Making Love – Mistakes & Do Overs

Decade II – Intro

Intimate spouses of many years know the nuances of their love: the snort, a nod, that slight facial expression; what is normal, what is not, what Galway Kinnell calls the “familiar touch of the long married.”⁠1 We also know to expect the restlessness, the glazed over look in March, the need to move again, the relentless call of the open highway in early summer. Ours is a cadence set to nature and her seasons. The promise “to love and cherish from this day forth” is set to the timbre of that first magical interval of glorious warmth and vibrant colors—headed straight into the stark cold of Rocky Mountain winter… Across the years I learned that I am a seasonal girl and he a seasonal guy, but that came after our early sojourn to SoCal where the months came and went with little disruption or circumstance, other than El Nino and the Santa Ana winds, where for us the college calendar determined our comings and goings. 

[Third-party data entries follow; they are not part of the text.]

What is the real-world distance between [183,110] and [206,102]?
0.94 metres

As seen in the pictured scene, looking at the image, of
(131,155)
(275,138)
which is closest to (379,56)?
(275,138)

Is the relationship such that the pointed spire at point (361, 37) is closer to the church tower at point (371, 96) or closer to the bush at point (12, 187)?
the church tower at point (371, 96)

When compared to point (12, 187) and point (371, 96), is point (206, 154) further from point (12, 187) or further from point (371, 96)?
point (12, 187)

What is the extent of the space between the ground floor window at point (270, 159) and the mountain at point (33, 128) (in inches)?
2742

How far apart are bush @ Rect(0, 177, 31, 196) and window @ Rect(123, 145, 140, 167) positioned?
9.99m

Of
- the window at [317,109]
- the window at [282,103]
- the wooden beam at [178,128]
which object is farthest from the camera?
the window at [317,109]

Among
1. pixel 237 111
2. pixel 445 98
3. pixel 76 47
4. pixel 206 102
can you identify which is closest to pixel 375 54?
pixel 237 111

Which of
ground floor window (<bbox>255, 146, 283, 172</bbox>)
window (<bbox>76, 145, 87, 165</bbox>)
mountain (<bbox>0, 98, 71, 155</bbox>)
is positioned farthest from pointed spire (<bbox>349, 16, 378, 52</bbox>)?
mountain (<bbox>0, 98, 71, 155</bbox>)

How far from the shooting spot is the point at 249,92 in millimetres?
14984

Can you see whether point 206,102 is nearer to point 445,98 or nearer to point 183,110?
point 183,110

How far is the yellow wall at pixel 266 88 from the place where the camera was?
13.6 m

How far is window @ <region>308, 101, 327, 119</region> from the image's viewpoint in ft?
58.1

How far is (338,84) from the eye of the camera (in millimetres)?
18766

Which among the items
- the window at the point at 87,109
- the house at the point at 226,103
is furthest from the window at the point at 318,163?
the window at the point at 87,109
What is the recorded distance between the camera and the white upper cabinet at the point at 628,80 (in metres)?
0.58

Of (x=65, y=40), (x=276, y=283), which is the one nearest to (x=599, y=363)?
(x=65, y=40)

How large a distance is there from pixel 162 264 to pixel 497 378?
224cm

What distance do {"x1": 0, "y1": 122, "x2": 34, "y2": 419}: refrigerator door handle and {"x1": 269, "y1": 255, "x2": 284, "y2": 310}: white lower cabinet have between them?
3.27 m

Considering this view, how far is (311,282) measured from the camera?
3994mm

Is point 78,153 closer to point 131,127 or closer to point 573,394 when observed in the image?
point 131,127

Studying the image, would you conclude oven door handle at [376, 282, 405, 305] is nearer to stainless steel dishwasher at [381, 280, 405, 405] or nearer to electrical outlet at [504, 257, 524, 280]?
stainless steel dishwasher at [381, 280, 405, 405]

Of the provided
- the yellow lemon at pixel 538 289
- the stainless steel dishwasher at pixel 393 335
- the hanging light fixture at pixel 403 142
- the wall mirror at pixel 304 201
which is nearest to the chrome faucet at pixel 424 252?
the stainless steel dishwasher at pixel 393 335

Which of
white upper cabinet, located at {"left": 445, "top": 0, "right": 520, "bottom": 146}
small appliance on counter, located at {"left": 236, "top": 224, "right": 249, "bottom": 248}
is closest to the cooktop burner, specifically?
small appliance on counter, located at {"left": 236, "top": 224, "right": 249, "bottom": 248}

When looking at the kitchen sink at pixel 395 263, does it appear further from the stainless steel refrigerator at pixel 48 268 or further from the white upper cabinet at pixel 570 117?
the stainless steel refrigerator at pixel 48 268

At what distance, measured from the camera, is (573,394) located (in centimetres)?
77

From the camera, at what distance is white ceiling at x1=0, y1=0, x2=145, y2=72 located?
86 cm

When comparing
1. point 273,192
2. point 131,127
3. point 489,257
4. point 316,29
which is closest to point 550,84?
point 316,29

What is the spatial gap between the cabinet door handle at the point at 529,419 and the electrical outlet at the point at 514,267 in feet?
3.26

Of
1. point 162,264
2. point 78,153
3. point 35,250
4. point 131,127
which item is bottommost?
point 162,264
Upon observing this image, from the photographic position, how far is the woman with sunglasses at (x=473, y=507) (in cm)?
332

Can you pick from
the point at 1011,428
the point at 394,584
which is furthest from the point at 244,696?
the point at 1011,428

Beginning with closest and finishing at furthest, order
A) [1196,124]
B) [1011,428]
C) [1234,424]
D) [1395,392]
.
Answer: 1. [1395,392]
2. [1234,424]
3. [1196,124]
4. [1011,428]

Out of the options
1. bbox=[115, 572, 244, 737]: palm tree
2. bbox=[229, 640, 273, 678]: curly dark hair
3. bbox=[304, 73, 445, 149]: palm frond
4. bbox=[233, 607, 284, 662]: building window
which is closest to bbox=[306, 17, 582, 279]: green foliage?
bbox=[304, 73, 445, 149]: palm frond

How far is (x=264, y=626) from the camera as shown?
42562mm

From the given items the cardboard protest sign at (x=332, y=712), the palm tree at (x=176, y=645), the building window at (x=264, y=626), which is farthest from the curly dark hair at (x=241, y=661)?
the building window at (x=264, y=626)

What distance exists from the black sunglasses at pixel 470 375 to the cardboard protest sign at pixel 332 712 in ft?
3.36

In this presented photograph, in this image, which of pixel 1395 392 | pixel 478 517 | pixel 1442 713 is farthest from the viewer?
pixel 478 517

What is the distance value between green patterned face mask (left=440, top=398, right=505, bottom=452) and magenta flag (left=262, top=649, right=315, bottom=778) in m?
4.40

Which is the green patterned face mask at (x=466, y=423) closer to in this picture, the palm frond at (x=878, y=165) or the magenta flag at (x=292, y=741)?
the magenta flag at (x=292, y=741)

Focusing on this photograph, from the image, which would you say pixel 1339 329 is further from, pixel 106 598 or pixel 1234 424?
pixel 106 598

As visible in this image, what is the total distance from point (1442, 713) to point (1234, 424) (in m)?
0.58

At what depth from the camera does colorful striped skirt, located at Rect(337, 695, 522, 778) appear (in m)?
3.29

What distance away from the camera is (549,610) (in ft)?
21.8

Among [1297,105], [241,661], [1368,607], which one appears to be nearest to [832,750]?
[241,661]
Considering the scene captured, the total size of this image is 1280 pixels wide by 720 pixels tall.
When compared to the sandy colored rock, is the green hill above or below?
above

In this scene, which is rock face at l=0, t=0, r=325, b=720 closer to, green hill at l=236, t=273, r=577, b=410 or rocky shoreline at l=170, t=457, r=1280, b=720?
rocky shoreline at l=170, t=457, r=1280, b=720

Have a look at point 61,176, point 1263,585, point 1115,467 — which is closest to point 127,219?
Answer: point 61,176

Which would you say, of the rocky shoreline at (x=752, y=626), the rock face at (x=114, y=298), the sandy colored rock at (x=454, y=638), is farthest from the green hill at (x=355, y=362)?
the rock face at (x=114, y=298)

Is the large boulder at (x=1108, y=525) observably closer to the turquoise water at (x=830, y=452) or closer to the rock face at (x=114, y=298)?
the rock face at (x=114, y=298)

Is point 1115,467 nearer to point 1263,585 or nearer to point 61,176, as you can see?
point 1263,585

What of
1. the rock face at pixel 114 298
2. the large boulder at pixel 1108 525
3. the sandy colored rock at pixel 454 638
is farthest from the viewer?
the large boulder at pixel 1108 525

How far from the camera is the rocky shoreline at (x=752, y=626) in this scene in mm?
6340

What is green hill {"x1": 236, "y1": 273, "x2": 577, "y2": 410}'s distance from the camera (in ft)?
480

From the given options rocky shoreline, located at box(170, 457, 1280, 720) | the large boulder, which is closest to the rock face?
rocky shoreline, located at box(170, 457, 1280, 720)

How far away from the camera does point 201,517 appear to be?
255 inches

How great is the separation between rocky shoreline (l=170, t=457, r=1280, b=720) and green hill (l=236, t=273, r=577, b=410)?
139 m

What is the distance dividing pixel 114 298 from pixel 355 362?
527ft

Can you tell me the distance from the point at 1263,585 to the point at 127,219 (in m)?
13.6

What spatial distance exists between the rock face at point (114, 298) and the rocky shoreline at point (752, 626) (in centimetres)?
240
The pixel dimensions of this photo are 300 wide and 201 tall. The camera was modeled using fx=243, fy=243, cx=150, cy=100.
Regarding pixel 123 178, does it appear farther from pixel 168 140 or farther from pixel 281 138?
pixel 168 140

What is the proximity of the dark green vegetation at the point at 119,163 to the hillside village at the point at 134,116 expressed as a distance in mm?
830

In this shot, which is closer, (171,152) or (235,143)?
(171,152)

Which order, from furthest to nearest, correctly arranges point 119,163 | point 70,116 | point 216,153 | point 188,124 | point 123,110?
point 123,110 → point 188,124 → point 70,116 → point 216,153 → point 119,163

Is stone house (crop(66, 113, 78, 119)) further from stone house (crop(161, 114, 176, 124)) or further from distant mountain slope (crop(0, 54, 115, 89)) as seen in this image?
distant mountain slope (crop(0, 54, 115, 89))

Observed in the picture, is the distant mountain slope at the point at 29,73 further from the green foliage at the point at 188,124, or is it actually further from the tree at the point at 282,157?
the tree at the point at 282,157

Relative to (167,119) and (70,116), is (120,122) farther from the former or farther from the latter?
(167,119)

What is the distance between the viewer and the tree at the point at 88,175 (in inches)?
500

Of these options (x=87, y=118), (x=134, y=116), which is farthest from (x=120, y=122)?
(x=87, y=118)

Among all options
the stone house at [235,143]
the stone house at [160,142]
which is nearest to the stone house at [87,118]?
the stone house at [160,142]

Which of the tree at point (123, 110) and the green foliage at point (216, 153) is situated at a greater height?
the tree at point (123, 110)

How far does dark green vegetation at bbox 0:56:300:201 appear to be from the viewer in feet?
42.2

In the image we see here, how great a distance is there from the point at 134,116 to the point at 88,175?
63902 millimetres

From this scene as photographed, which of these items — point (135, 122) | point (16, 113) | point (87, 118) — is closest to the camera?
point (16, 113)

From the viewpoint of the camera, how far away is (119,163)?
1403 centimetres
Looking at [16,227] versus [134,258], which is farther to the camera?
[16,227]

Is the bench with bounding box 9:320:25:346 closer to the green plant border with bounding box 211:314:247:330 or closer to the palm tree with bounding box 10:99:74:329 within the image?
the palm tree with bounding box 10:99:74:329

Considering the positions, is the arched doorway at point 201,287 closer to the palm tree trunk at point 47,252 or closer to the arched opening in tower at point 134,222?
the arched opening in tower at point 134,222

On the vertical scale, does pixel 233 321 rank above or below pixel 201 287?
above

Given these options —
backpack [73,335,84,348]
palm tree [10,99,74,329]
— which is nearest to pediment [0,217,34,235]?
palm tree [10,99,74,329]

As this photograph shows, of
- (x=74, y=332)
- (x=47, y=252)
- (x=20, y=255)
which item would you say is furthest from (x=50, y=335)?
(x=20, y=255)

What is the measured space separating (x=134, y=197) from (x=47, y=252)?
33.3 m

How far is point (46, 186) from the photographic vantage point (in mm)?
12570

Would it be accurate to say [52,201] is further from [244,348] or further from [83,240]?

It wasn’t until reaching the wilds of Montana that we began to recognize the nod, the sigh, how long the frozen twilight, the pacing of a caged beast, the urgent search for plane tickets out. More iron clad than the moon cycles, for two educators our calendar found at its center the date we’d escape from our pot holes and wash boards, dust and dirt, allergies, bumps and scrapes…and yes, that also meant travel that took from us from Montana at the peak of paradise and her June sunsets, stampeding storms, mountain streams, double arched rainbows dancing on eastern hills, white peaks, blue skies, purple mountains, the valley floor green then golden, the laughter of little children, the sound of reading. Aslan singing. 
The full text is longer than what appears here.